Photo by Ryan Miller

‘Krapp’s Last Tape’

By Samuel Beckett
Directed by Michael Colgan
A Gate Theatre Dublin Production
Kirk Douglas Theatre, Center Theatre Group, Culver City, Calif.
Oct. 9 – Nov. 4, 2012

No matter what the play – “King Lear,” “Death of A Salesman” or “Peter Rabbit’s Big Adventure” — if John Hurt is onstage, you know you’re in for a good theatrical evening.

And if the play has depth and complexity, one demanding your close attention as well as all the skills of a gifted actor, you know you’re in for a very special theatrical evening.

Samuel Beckett’s “Krapp’s Last Tape” is such a play. John Hurt is such an actor. A pairing like this doesn’t occur very often and so when it does, you should run, not walk, to the Kirk Douglas Theatre in Culver City.

Strictly speaking, this is a one-actor play. In reality, it’s a two-character play: Hurt and an old reel-to-reel tape recorder.

The machine, with its collection of tapes, is a time capsule of Krapp’s (Hurt) life and it might as well be a living entity for all the long-ago emotions it stirs up. As the 69-year-old man starts and stops, restarts and stops again, a recording of his 39-year-old-self reflecting on both that time in his life and his still earlier 20-something-year-old-self, he is by turns appalled, rueful, scornful, embarrassed, amused and nostalgic.

“Just been listening to that stupid bastard I took for myself thirty years ago,” he snarls after listening to a lengthy, 30-year-old stream of consciousness about his mother’s death, a sexual moment with a woman on a punt (a flat-bottomed boat) on a lake, a flirtation with a nursemaid pushing a baby-carriage through a park and throwing a ball for a dog. “Hard to believe I was ever as bad as that. Thank God that’s all done with anyway.”

But is it? Krapp’s long pauses between the taped segments and his baleful stares into the far distance — or his own distant past — suggest otherwise.

The memory of an unsuccessful book — Beckett once had hoped to rival his friend, James Joyce, as a novelist, but opted, instead, to be a playwright — still stings: “Seventeen copies sold, of which eleven (went) at trade price to free circulating libraries beyond the seas — getting known.” And so does the memory of another woman: “Effie — could have been happy with her — up there on the Baltic and the pines and the dunes — could I? — and she? — bah!”
★ ★ ★ ★
Task statement: From the review of "Krapp's Last Tape," reproduce word for word everything from "The machine, with" down to "amused and nostalgic.". The listing that comes next is separate material, unconnected to the excerpt above.

Data segment:
★ ★ ★ ★
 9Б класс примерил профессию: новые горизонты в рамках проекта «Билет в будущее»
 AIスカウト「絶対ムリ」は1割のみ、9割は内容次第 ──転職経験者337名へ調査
★ ★ ★ ★
Written answer:
The machine, with its collection of tapes, is a time capsule of Krapp’s (Hurt) life and it might as well be a living entity for all the long-ago emotions it stirs up. As the 69-year-old man starts and stops, restarts and stops again, a recording of his 39-year-old-self reflecting on both that time in his life and his still earlier 20-something-year-old-self, he is by turns appalled, rueful, scornful, embarrassed, amused and nostalgic.